Where I slightly stray from others, rather than a therapist to work on her mental thinking…. I say go to the Great Physician and the Counselor. The study Passion Pursuit tackles almost every area that women struggle, and it’s combatted with God’s word. It’s replacing lies with the truth. It hits at the heart. Plus it’s a heck of a lot cheaper. My understanding is that Chris at The Forgiven Wife hosts this study in the Fall and Spring, online. The fall study just finished up, you should really encourage her to go through it the next time it is offered.
CDDUDE, I really hope things get better with you both, and I don’t mean the sex incompatibilities and issues you shared, but your whole relationship with your DW.
I agree with previous replies from others, you and your wife may need to ask for advice to a medical doctor about the pain she feels during intercourse.

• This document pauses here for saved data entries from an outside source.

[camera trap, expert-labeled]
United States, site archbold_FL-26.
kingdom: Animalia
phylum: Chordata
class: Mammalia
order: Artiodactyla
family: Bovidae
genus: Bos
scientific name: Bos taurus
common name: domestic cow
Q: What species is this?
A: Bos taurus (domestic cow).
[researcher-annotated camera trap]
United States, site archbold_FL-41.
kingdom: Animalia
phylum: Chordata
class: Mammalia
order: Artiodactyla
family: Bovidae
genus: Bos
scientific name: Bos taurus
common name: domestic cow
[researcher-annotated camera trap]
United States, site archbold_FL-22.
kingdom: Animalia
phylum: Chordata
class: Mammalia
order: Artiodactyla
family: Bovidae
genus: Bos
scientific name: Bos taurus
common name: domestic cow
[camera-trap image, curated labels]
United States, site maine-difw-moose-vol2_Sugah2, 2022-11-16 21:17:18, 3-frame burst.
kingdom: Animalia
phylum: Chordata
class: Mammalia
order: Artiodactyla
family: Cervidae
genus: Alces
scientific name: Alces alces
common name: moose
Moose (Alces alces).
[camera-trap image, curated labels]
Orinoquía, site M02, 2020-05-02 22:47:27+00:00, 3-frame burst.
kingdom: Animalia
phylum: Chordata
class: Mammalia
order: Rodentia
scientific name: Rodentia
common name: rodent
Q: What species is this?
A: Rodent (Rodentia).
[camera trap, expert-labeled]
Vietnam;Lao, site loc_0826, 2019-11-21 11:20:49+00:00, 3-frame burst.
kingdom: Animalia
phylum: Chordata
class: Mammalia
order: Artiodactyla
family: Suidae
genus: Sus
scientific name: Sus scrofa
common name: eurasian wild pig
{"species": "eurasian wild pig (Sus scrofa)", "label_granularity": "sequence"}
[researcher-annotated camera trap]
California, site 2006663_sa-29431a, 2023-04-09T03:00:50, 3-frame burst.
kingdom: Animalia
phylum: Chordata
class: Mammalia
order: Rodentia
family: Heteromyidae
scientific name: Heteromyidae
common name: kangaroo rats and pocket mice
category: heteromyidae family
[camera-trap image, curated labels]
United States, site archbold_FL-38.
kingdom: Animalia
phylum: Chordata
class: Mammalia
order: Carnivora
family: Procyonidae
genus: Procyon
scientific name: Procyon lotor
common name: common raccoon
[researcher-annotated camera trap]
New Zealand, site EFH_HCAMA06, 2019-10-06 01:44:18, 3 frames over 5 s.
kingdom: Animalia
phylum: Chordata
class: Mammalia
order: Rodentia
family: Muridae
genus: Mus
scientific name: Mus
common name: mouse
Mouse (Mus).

I wonder if maybe ‘sex’ (biology, sex drives, etc) is not the actual source of the problem. Any other problems in your relationship at the moment (you don’t need to share them here, but worth thinking about this).
When there are problems (not sex related) in the relationship, that can affect our sexual moods, and as our bodies react to thoughts and hormones, her body may just not be in the mood because of other problems, so she may not be lubricated enough down there.
Have you thought also about using lubes?
In our case we have never used them, but when I perform oral sex on my DW, she gets well lubricated down there, then penetration is really easy.
If there is no OS before penetration, I just use some of my own saliva on my shaft, and it slides like a charm, better than her own lubrication.
In our case, my wife also rarely performs oral sex on me (I do it 99.99% of the time on her, she does 0.1% on me), I just learned to live with that fact, but it is not easy; maybe that is why I find great release in masturbation.